Reforma da Previdência: Aposentados, Pensionistas e Beneficiários numa vala comum, por Mailson Silva

Com o argumento de trazer mais emprego ao povo brasileiro, a Reforma Trabalhista foi aprovada no Congresso Nacional com grande folga. É grande o retrocesso imposto por esta reforma, no que se refere aos direitos dos trabalhadores. O que observamos é o aumento da taxa de desemprego e a precarização do trabalho. Agora a pauta é a aprovação da Reforma da Previdência que segue na retirada de direitos conquistados.

A Reforma da Previdência segue com o mesmo discurso utilizado na Reforma Trabalhista para ganhar defensores. Sua consequência é ainda mais grave. Para entender a gravidade de tal reforma, precisamos primeiro ter uma compreensão do que é a previdência. Pelo dicionário, “ato de prever”, uma forma de evitar antecipadamente determinadas situações ou transtornos indesejados. No âmbito econômico, precaver. Instituições foram criadas para garantir a sobrevivência financeira do trabalhador quando idosos ou em situações de invalidez.

A proposta do governo para a previdência representa uma série de dificuldades, colocando o trabalhador distante de alcançar sua segurança financeira futura.
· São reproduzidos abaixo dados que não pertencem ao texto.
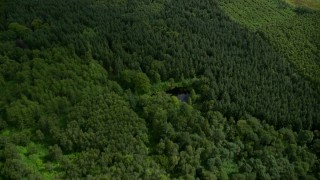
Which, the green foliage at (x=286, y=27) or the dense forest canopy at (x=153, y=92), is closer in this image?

Além de aumentar a idade mínima para aposentadoria, os empresários deixarão de pagar a sua contrapartida, o que onera mais o trabalhador e livra o patrão de mais uma obrigação. Hoje, o empregado contribui com até 11% de sua remuneração com o INSS e os empresários contribuem com cerca de 20%.

Outra questão é a quebra do princípio do mutualismo, no qual os trabalhadores ativos contribuem para manter as aposentadorias dos inativos, ou seja, uma completa mudança na essência da previdência brasileira, quebrando o seu propósito da natureza social. O fim da colaboração, para um modelo individual. A partir da aprovação da reforma, o trabalhador receberá exatamente o que “investiu”, seguindo as regras de um regime de capitalização, semelhante a previdência privada.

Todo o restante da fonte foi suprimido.